TEXT TO READ
___

I wanted to acquire and absorb all I could on the subject. A co-worker of my lent me his fly rod and reel and in the backyard I began my training. I took my education seriously working to learn much as I could as fast as I could by way of reading every report, paper and research findings I could expose myself to. After much review and analysis I took up an order to have some materials sent to my home. When they arrived, to me it was the origin of life.

All the mechanisms necessary to engineer discovery, exploration and adventure were there for the making. My small kit and the few ingredients I had collected were a resource that was a foundation for fabricating and innovating concepts and creations that had no limitations. Those materials gave birth to life, the life of fly tying. I began my work on the 1st fly that would hopefully soon be taken to the river and spun into a spell by way of rod and reel and compel a smallmouth out of the water. A new generation of weapons was born to me that in my mind would leave no fish that swam a safe harbor from which they could hide from the work of my fly. My office became my lab a place of study, investigation and experiment. This was the origin, this was the place that gave birth to the creation of the Fly. 

-SMBHooker

*1st Fly I've Ever Tied*


----------



## Riverbum (Jan 27, 2013)

You're going to love fly fishing.
It is by far the most intimate , multifaceted , and challenging means of presenting your offering .
And you certainly do have a way with words .
Nice lookin fly ! Let us know how it fishes .


----------



## Crawdude (Feb 6, 2013)

Nice fly SMB. In the fly fishing world we call that meat!

___

Spatial reasoning material:

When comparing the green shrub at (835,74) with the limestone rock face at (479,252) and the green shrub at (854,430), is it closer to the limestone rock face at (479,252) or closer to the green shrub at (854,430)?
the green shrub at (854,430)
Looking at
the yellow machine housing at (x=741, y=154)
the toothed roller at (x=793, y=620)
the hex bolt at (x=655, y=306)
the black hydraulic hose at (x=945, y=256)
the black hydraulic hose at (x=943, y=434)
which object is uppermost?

___

TASK INSTRUCTIONS
A – Please print the passage of the fly-tying thread between "I wanted to" and "origin of life.", inclusive.
B – Decide whether each statement agrees with the fly-tying thread, answering yes or no and quoting the words that settle it: (i) A co-worker lent the writer a fly rod and reel. (ii) The writer hoped the first fly would pull a largemouth out of the water. (iii) Riverbum describes fly fishing as the easiest way of presenting an offering.
This material has no role in what you are asked to do.

ANSWERS FOR THE TASKS
A –
I wanted to acquire and absorb all I could on the subject. A co-worker of my lent me his fly rod and reel and in the backyard I began my training. I took my education seriously working to learn much as I could as fast as I could by way of reading every report, paper and research findings I could expose myself to. After much review and analysis I took up an order to have some materials sent to my home. When they arrived, to me it was the origin of life.

B –
(i) Yes: "A co-worker of my lent me his fly rod and reel"
(ii) No: "compel a smallmouth out of the water"
(iii) No: "It is by far the most intimate , multifaceted , and challenging means of presenting your offering"